The study also has explicit methodological limitations. It deliberately excludes advanced physical robotics and frontier models still under development, focusing on what is technically available now. The assumptions about skills transferability – how easily a worker can move from an exposed occupation to a less exposed one – are necessarily simplified compared to the chaotic reality of real labor markets.
The post-publication journalistic debate has highlighted this tension. Some commentators have criticized the study for inflating the risks, others for underestimating them. The American Enterprise Institute has argued that similar analyses ignore data showing how AI is reducing some forms of inequality, allowing less skilled workers to be more productive through cognitive augmentation tools.
The Political Responses in Play
While academics measure and think tanks debate, some lawmakers are already making concrete moves. In the United States, Bernie Sanders' crusade for a robot tax represents a redistributive response: taxing companies that replace workers with automated systems, using the funds for retraining and income support programs.
In Italy, the proposal for the Automation Contribution by Stefano Bacchiocchi adopts a different but complementary philosophy. Instead of taxing technology or counting robots – an impossible labeling task – the Automation Contribution looks at economic results: when a company maintains or increases its revenues while its personnel costs fall below the sector average, an "expected cost" emerges that is no longer there. It is on that difference, which represents the competitive advantage of automation, that the contribution would be applied.
Bacchiocchi's approach avoids the trap that has sunk previous attempts, such as the 2017 European Parliament proposal that was rejected precisely because of the impossibility of operationally defining what a taxable "robot" was. With an estimated annual revenue of 8 billion euros earmarked for an Autonomous Fund for pensions, training, and welfare, the Italian proposal seeks to reconcile innovation and social cohesion through a fiscal rebalancing rather than a technological brake.
Italy's demographic situation adds a dimension that the United States does not have to the same extent. As the Randstad report notes, by 2030 Italy will lose 1.7 million workers – 6% of the current workforce – mainly due to demographic decline. This could mitigate the impact of automation on employment, as some of the jobs potentially eliminated by AI would be difficult to fill anyway. It is a natural buffer that transforms a potential crisis into an opportunity for a managed transition, if accompanied by adequate active policies.

Work to complete =
A: In the passage on automation and jobs, why does the Automation Contribution look at economic results rather than taxing technology or counting robots?
B: List every methodological limitation of the study that the passage on automation and jobs mentions.

Dataset section =
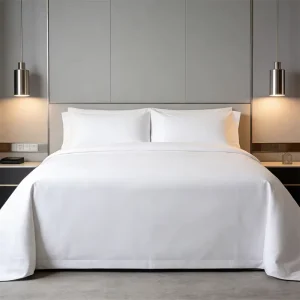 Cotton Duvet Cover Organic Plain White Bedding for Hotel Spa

Responses per task =
A: Counting robots is an impossible labeling task. By focusing on results, the proposal avoids the trap that sank earlier attempts. For example, the 2017 European Parliament proposal was rejected because no one could define operationally what a taxable "robot" was.

B:
- It deliberately excludes advanced physical robotics.
- It excludes frontier models still under development, focusing only on what is technically available now.
- Its assumptions about skills transferability are simplified compared to the chaotic reality of real labor markets.